YOUR GOAL
Give back, unchanged, each line from the one containing "Can you determine" through the last line of the entries below.

DATA FOR PROCESSING
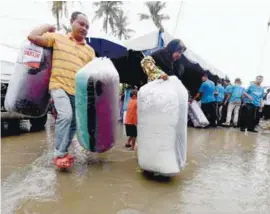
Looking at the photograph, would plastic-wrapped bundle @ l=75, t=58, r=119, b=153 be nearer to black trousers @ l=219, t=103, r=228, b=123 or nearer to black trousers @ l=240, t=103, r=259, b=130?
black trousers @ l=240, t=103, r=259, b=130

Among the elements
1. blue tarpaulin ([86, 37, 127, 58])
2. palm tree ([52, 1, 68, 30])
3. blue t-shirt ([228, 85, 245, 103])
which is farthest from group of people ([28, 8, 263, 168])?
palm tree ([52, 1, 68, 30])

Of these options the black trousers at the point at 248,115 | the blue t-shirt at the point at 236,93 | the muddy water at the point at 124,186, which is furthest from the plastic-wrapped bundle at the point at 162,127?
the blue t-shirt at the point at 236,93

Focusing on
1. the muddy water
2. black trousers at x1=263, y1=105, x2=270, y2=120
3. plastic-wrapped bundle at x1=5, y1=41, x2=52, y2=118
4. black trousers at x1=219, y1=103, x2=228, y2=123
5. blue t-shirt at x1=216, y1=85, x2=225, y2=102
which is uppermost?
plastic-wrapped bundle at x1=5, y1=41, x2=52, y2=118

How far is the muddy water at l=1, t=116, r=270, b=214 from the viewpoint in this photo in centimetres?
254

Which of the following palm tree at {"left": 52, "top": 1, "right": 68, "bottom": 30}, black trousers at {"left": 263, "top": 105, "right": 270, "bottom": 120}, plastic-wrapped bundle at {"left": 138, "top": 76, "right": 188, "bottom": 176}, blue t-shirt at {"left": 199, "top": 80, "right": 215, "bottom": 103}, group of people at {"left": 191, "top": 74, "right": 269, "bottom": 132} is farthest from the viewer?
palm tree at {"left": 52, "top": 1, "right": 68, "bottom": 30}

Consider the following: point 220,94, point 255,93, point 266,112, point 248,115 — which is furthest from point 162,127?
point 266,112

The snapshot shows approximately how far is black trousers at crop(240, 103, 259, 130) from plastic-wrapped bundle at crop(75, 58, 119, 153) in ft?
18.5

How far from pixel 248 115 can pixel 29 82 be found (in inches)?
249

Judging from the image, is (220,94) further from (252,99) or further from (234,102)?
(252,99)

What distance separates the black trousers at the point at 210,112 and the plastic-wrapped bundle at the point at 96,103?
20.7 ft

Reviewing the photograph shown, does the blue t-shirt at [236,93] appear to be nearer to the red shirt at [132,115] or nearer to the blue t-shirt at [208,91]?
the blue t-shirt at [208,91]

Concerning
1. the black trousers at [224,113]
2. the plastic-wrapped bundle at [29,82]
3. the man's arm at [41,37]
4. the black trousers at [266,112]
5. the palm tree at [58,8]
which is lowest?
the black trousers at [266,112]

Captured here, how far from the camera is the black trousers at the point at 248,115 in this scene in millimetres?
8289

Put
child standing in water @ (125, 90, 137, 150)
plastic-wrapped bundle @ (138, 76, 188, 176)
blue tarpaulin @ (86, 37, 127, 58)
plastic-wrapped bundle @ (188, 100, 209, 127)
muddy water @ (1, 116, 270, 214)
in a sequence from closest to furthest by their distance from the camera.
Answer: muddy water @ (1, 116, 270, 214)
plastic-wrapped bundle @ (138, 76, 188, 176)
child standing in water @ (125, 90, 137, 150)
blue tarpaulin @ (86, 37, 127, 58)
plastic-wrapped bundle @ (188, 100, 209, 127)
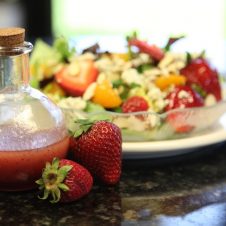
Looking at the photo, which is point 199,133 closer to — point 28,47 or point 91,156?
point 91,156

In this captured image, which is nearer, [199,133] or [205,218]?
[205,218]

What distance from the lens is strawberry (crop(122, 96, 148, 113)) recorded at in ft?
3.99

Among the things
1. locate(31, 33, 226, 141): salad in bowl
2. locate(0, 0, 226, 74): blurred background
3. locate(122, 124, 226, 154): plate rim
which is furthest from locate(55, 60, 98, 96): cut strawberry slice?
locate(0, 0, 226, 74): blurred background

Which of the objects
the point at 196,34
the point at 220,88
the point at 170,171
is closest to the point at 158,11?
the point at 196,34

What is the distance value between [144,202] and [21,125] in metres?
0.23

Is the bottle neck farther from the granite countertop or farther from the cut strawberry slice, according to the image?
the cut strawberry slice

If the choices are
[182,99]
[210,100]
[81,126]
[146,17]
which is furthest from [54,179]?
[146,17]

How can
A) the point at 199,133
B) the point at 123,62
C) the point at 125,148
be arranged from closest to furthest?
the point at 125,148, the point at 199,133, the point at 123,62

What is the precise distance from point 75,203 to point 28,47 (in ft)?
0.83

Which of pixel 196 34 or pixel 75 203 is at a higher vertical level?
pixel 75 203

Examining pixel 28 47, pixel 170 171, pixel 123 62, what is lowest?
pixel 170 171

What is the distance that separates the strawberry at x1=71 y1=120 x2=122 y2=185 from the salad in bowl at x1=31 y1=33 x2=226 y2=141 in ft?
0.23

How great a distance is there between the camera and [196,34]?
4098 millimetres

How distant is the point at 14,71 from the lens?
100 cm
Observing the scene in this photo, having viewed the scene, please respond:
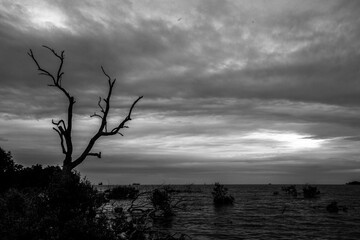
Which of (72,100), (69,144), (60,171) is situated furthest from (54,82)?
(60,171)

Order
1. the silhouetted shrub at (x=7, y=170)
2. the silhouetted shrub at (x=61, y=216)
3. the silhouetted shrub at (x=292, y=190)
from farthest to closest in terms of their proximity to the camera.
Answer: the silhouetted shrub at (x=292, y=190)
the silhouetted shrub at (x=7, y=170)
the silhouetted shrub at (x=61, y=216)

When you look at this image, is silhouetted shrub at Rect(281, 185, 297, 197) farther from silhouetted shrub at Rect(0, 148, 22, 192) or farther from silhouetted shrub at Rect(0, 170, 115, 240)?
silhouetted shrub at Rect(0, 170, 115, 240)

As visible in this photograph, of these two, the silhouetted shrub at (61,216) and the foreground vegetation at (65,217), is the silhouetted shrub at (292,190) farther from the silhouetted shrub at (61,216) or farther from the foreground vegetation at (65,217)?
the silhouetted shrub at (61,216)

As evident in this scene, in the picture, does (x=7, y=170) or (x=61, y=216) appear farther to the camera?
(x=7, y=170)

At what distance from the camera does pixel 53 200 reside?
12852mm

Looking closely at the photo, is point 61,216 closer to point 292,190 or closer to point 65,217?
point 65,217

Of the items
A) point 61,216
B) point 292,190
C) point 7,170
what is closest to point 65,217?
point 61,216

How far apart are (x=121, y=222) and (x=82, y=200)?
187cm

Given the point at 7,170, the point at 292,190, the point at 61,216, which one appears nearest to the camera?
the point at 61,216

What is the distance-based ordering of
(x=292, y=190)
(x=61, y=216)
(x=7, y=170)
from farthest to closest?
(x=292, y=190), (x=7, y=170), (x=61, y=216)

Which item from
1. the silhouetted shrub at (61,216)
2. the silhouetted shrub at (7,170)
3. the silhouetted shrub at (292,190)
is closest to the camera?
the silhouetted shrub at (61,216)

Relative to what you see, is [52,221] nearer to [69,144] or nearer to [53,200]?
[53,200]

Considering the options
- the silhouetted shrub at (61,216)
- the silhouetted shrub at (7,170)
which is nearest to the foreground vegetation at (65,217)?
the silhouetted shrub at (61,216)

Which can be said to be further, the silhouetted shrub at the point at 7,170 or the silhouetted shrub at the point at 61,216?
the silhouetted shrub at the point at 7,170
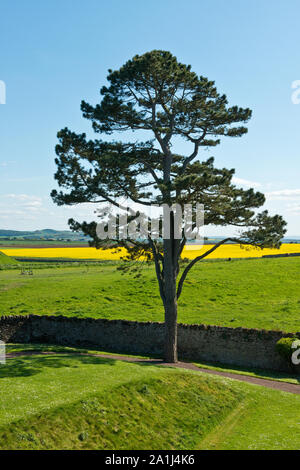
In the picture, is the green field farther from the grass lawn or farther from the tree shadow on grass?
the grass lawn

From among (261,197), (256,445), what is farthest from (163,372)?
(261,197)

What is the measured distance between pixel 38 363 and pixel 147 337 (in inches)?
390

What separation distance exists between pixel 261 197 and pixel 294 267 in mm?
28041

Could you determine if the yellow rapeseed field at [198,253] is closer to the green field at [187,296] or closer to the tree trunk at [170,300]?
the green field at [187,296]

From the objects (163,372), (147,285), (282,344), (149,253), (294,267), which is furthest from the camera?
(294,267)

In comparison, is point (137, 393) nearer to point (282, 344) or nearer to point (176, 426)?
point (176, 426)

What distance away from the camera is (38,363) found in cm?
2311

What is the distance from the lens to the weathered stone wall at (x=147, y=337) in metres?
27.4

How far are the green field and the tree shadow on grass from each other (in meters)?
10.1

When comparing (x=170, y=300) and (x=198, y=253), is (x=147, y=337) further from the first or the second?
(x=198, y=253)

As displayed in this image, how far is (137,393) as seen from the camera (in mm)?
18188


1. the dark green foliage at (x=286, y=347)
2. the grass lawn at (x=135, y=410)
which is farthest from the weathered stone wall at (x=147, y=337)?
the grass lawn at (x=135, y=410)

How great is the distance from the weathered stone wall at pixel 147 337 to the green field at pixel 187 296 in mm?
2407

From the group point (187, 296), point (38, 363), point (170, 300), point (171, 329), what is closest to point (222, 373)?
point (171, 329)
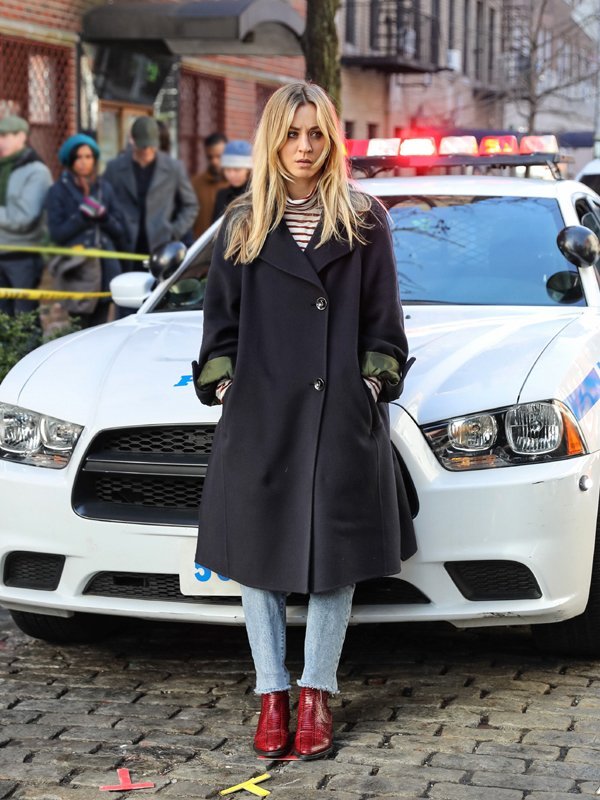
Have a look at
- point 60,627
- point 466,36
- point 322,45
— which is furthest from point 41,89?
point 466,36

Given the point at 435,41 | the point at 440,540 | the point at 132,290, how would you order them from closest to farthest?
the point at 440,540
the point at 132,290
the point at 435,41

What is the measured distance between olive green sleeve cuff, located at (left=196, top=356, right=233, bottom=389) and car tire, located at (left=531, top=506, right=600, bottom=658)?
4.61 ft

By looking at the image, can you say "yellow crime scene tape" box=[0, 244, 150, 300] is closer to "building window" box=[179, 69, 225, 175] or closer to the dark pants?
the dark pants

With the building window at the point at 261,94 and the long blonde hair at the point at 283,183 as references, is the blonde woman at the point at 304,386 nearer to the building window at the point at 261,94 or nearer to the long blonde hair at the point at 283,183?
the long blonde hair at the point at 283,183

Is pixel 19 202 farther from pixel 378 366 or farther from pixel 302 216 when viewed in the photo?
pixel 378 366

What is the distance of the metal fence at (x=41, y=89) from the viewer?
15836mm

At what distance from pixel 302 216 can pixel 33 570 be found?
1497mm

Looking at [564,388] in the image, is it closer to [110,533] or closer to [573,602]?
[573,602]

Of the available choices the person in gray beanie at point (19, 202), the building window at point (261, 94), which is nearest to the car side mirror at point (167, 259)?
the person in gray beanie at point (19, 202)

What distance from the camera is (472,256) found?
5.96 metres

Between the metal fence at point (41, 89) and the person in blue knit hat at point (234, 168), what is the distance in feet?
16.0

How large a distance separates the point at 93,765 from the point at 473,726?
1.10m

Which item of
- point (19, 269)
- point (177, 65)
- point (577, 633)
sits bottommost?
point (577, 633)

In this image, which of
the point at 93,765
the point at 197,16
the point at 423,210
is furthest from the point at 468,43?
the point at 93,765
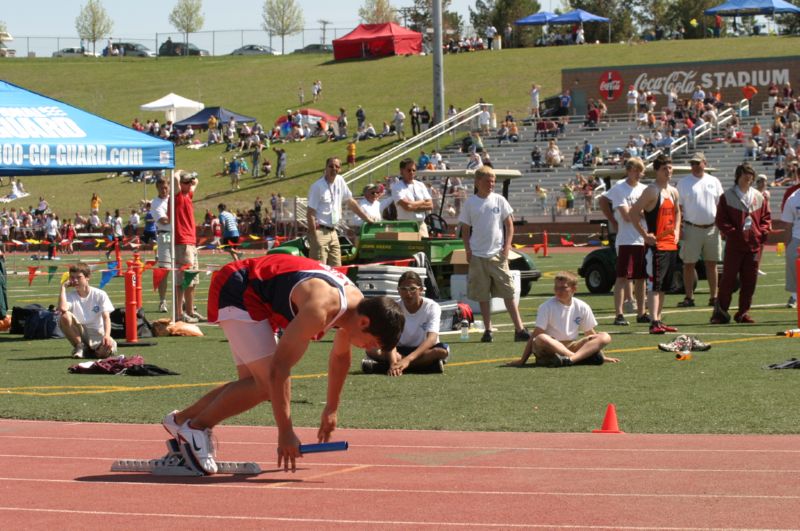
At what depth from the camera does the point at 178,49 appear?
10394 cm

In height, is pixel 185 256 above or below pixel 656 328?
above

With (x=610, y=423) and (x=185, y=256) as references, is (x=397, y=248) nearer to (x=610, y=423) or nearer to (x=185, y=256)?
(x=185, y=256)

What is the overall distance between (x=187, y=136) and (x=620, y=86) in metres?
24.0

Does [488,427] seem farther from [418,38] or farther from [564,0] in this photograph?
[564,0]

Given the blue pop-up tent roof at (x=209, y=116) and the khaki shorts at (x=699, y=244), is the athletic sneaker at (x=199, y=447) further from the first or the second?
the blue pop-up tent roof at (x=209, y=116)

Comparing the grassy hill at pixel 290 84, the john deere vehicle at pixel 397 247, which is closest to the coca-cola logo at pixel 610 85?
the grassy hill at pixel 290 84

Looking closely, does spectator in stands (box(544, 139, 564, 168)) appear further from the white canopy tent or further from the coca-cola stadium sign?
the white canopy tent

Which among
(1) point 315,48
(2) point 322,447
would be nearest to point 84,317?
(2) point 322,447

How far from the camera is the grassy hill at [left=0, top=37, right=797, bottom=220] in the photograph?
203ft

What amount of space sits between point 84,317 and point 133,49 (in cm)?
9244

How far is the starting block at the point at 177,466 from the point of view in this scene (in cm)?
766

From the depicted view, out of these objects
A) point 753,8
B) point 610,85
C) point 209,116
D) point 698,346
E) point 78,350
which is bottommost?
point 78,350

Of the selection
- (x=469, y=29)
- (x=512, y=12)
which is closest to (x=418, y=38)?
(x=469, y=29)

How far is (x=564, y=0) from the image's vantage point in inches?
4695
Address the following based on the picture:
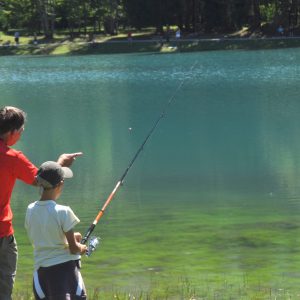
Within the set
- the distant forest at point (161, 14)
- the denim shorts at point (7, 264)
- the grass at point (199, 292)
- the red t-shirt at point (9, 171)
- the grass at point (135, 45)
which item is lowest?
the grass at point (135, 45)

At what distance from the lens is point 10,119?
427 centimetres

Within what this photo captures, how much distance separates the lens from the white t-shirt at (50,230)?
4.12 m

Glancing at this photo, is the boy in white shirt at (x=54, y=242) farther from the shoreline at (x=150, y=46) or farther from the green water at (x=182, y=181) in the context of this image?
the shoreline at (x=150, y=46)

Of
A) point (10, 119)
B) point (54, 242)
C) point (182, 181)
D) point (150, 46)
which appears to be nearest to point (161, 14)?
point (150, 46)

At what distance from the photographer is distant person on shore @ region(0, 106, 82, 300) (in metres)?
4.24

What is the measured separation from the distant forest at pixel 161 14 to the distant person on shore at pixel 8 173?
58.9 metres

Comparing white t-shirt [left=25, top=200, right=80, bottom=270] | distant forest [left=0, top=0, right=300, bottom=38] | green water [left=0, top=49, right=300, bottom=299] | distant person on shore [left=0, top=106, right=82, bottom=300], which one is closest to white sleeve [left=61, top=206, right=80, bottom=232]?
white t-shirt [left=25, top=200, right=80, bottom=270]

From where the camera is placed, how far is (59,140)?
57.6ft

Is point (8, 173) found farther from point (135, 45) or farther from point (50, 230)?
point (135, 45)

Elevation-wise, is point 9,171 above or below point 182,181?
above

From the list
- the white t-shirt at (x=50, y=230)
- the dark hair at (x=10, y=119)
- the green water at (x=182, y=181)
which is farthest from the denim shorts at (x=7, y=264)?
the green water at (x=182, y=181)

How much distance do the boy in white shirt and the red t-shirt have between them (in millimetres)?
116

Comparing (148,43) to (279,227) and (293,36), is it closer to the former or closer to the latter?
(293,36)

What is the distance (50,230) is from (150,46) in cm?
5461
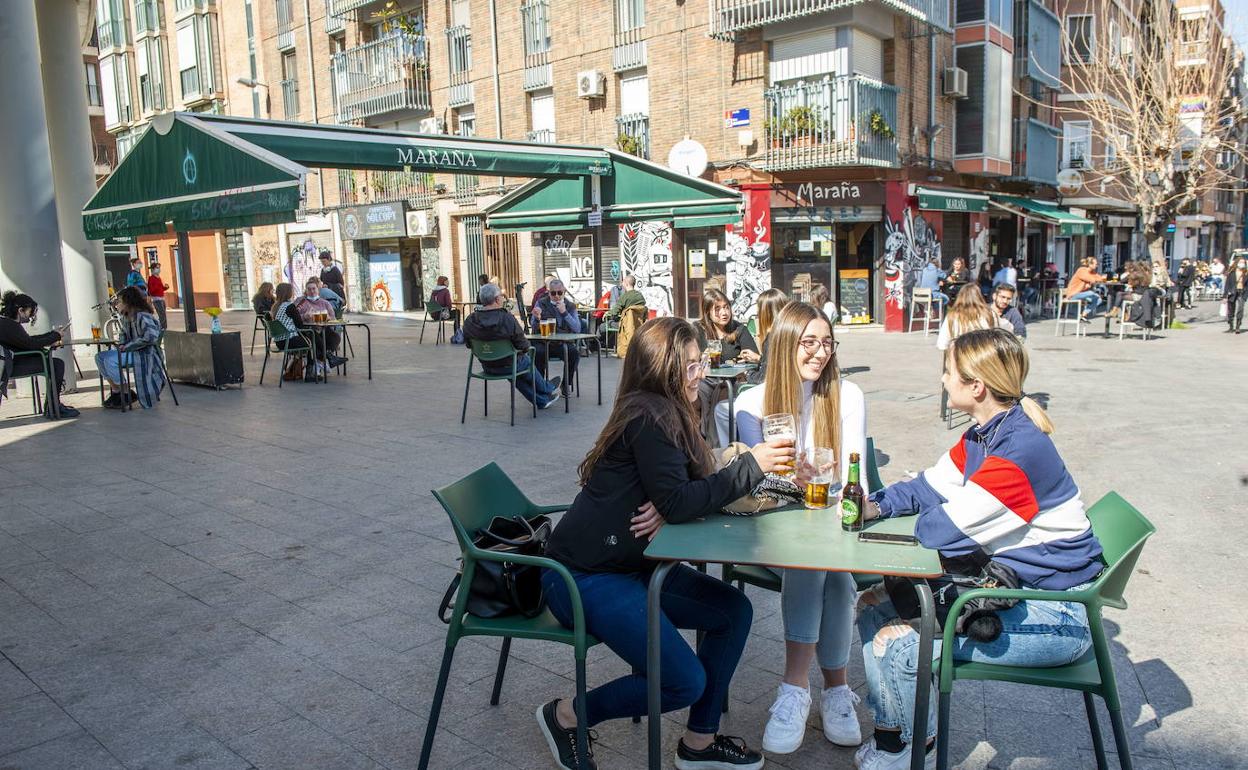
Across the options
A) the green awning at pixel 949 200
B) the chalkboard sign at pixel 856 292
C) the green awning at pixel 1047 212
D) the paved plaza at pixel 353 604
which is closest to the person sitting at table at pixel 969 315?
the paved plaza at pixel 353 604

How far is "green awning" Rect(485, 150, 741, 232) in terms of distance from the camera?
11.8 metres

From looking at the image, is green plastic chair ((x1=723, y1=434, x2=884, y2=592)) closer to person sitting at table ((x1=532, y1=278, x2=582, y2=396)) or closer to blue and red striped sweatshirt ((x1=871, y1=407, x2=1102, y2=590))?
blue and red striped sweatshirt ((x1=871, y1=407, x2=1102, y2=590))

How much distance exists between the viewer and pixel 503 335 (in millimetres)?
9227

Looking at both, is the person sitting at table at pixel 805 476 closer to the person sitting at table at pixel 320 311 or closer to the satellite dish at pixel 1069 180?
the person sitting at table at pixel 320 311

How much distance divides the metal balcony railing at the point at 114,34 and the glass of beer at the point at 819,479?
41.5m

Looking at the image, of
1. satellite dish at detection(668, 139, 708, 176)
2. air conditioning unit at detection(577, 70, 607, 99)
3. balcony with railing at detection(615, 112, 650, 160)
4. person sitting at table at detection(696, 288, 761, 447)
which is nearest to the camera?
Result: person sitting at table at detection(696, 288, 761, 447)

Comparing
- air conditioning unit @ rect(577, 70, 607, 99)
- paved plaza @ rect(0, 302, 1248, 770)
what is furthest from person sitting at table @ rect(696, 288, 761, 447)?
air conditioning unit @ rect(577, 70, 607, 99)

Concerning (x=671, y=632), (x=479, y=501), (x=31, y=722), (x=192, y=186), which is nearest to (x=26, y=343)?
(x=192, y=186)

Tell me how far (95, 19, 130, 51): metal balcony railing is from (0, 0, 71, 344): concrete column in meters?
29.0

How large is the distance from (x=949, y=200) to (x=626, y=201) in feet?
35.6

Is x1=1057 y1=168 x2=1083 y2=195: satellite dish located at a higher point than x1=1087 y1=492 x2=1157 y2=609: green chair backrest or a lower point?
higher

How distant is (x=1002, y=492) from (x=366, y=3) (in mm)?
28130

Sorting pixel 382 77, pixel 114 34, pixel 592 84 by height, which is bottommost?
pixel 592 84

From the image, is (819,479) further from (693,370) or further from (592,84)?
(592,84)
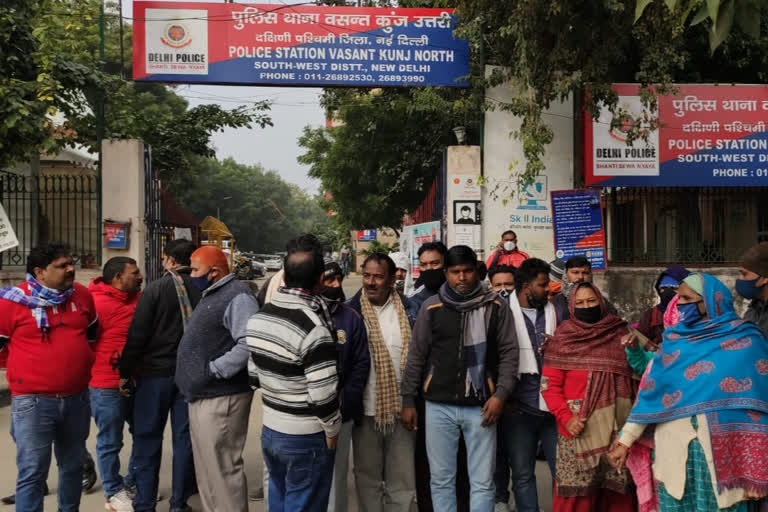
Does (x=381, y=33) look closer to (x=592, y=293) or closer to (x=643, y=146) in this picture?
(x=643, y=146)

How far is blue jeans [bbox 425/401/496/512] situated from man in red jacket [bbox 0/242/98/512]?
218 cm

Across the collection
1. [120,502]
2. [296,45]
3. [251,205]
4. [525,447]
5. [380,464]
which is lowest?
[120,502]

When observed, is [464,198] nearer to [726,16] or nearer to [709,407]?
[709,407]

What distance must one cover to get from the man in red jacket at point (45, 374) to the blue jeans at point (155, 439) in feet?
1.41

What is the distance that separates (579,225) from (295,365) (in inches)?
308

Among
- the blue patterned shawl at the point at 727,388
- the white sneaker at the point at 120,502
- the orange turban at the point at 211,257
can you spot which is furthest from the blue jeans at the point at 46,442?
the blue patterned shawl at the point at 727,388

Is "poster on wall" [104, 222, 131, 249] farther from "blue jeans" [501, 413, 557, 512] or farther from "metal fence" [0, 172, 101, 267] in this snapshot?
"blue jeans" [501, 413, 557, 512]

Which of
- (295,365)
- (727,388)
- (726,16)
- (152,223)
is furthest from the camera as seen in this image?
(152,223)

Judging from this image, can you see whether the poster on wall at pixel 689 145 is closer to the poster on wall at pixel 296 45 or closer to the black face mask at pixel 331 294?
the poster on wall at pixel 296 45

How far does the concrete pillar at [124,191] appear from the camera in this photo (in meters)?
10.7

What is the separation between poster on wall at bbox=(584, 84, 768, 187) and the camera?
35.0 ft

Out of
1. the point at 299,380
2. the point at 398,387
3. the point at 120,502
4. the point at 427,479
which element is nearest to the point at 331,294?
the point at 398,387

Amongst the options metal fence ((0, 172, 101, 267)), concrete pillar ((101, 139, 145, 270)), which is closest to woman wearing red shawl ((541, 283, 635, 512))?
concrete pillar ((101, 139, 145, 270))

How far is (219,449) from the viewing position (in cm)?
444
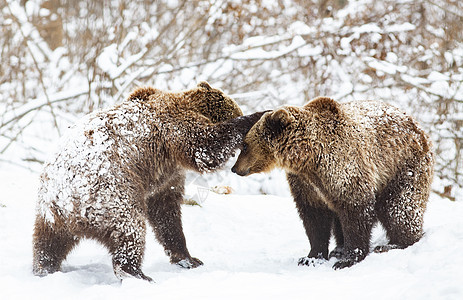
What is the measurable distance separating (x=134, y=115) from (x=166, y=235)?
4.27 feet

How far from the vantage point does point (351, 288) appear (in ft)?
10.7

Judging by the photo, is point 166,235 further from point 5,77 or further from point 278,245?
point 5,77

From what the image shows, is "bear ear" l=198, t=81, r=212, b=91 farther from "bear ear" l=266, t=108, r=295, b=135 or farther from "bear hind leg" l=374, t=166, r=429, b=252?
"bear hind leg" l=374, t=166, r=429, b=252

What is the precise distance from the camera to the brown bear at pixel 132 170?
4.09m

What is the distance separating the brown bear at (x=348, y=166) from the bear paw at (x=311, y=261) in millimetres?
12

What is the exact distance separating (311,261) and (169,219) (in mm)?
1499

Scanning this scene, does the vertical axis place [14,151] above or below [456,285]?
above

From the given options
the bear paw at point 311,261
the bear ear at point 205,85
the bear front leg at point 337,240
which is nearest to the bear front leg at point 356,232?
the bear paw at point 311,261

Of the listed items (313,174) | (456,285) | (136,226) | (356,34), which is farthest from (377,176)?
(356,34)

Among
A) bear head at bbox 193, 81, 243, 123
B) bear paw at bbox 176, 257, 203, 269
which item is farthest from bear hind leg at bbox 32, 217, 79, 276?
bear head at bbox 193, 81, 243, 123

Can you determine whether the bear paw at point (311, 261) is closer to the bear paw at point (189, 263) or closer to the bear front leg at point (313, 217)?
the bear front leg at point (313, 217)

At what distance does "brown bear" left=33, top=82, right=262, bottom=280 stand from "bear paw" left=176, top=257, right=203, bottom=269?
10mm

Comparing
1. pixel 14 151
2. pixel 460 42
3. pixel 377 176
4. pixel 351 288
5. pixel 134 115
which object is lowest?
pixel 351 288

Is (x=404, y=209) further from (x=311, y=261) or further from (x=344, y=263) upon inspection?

ANSWER TO THE TASK
Can you determine whether the bear paw at point (311, 261) is closer to the bear paw at point (189, 263) or closer to the bear front leg at point (313, 217)?
the bear front leg at point (313, 217)

At what distance does "brown bear" left=33, top=82, right=262, bottom=280 stand from "bear paw" left=176, top=257, right=203, bottom=269?
10mm

Comparing
1. pixel 14 151
2. pixel 460 42
3. pixel 377 176
4. pixel 351 288
5. pixel 134 115
which object is lowest?
pixel 351 288

Is (x=404, y=209) further from (x=311, y=261) or further from (x=344, y=263) upon inspection?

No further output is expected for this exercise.